Summarize the passage on Excel Dairy and feedlot regulation in three sentences.

##### TEXT PASSAGE

The pattern of violations at Excel Dairy went back as far as 2005, when they exceeded the permitted size of their herd and used unapproved methods to treat manure. They ignored order after order from the MPCA. It took the MPCA years to finally get around to actually checking the air quality downwind of Excel. Why? They only have five air quality monitoring devices for 1,000 feedlots. When you hear Mark Dayton refer to the MPCA as the Minnesota Pollution Cooperation Agency, think of Excel as an example par excellence of how ineffective it's been under Tim Pawlenty. At least the MPCA finally did what needed to be done this Spring and refused to issue a new operating permit for Excel. It only took five years of repeated permit violations.
But according to Tom Emmer, the problem is over-regulation. The Emmer plan? "[M]ove the regulatory structure for agriculture out of the Minnesota Pollution Control Agency and back to the Department of Agriculture." Oh, and to review regulations to look for examples of where "Minnesota’s standards [are] higher than federal standards."
As ridiculously drawn out as MPCA's response was, it's likely that if the Department of Agriculture had been in charge, nothing would have been done. How much emphasis on agricultural air quality enforcement do you think there would be in an Emmer regime? Even if they wanted to enforce air quality, they wouldn't have the expertise.
According to the Citizens League, livestock agriculture is "minimally regulated" by the federal government. Minnesota has over 30,000 registered animal feedlots. Only 1,100 of these are subject to federal permits, and of those, only 40 have individual federal permits. The state, and by delegation, 55 counties, do the vast majority of monitoring to ensure that these feedlots don't pollute the water and air. And this is a crucial task, as the collective (ahem) output of these operations is the equivalent of the waste produced by 50 million people. Relying solely on the federal standards would mean that 29,000 or so feedlots would be unregulated.

##########
##### GIVEN INFORMATION

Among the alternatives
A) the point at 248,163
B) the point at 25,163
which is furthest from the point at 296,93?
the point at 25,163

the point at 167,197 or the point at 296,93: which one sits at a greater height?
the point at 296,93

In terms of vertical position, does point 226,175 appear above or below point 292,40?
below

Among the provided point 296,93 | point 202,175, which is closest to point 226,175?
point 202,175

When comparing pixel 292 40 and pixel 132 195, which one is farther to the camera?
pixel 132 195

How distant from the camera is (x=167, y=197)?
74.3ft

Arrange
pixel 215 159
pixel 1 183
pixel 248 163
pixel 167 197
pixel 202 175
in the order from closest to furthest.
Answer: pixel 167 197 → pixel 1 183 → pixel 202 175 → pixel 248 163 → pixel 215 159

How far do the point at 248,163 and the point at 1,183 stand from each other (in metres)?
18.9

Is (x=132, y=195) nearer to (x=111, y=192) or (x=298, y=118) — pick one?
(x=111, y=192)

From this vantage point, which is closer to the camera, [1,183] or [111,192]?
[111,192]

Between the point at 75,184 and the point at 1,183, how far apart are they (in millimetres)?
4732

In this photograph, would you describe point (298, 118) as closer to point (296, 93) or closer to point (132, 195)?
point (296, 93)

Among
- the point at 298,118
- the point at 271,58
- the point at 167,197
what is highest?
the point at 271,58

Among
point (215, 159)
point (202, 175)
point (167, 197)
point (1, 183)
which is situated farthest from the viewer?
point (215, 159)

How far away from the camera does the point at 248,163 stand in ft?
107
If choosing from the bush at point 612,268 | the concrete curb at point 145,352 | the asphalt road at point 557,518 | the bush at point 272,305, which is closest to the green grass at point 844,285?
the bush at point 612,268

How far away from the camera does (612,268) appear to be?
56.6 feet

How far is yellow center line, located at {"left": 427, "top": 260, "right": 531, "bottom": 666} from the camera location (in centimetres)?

##########

- **EXERCISE SOLUTION**: Excel Dairy violated its permit conditions starting in 2005 and ignored repeated MPCA orders, and this spring the MPCA finally refused to issue it a new operating permit after five years of violations. Tom Emmer proposes moving agricultural regulation from the MPCA to the Department of Agriculture and reviewing where Minnesota's standards exceed federal ones, which the writer argues would likely have meant no action at all on Excel. Because the federal government only minimally regulates livestock agriculture, relying solely on federal standards would leave about 29,000 of Minnesota's more than 30,000 registered feedlots unregulated.